A scale of importance is created by calculating the proportion of times (across the entire
sample) a food value appeared in the most important box minus the proportion of times it
appeared in the least important box. Thus, the range of possible values for a food value is from -1 to +1, where a higher number implies more importance (a +1 would mean the particular food value was placed in the most important box by 100% of respondents). This is a zero-sum scale, and it only reveals relative importance (e.g., how importance taste is compared to price) not overall importance.   

Ok, so here's a graphical illustration of the food values by age group (I've pulled the data over time, so each age group has several thousand observations, yielding margins of error of around +/- 0.025 importance points).

Except for the oldest group, there is agreement in ranking at the top: Taste>Safety>Price.  In the middle-range of importance, there is far less agreement.  Both the 18-24 year old group and the 25-34 year old group could be considered Millennials according to most definitions I've seen.  The Millennials place less relative importance on nutrition than the 55 and older crowd.  However, the top four issues (taste, safety, price, and nutrition) are way more important than the other issues regardless of the generation under consideration.

The Millennials place less importance on appearance but more relative importance on naturalness, animal welfare, convenience and environment than do older generations, particularly the 65 and older group, which compared to the other age groups, places the lowest importance on naturalness, animal welfare, and environment.  There is a big divide when it comes to the importance of origin: the 65 and older group places quite a bit more importance on origin than do people who are 24 years and younger.  

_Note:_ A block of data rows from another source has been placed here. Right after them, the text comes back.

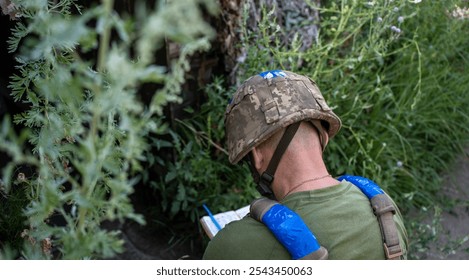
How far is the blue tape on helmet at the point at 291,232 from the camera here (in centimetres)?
178

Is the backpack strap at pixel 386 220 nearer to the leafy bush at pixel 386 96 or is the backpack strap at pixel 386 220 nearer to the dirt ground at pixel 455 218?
the leafy bush at pixel 386 96

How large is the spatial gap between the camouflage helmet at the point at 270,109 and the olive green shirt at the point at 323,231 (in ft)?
0.92

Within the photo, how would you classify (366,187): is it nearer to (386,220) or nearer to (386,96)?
(386,220)

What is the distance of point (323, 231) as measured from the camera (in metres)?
1.91

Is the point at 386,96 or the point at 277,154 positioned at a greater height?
the point at 277,154

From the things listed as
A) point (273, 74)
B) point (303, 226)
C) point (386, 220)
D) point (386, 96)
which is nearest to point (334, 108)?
point (386, 96)

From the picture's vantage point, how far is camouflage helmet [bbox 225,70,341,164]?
6.88 feet

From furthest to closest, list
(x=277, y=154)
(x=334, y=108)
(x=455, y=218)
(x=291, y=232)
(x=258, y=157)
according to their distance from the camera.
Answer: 1. (x=455, y=218)
2. (x=334, y=108)
3. (x=258, y=157)
4. (x=277, y=154)
5. (x=291, y=232)

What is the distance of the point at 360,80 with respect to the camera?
3939mm

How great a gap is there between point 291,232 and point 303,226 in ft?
0.17

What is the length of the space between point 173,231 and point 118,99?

The biggest gap is for origin (there is a 0.30 spread on the -1 to +1 scale) between the youngest Millennials and the oldest group.  The next biggest gap is for naturalness (there is a 0.22 spread on the importance scale) between the oldest group and the 25-34 year old Millennials.  The most agreement is for "fairness."

It might also be instructive to compare all this along another demographic category: gender (margin of error here is +/- 0.014).  

Women place more relative importance on safety, animal welfare, and naturalness than men. Men place more importance on convenience and novelty than women.  The biggest gap is for animal welfare (a 0.19 point difference on the -1 to +1 scale) and then convenience (a 0.16 difference).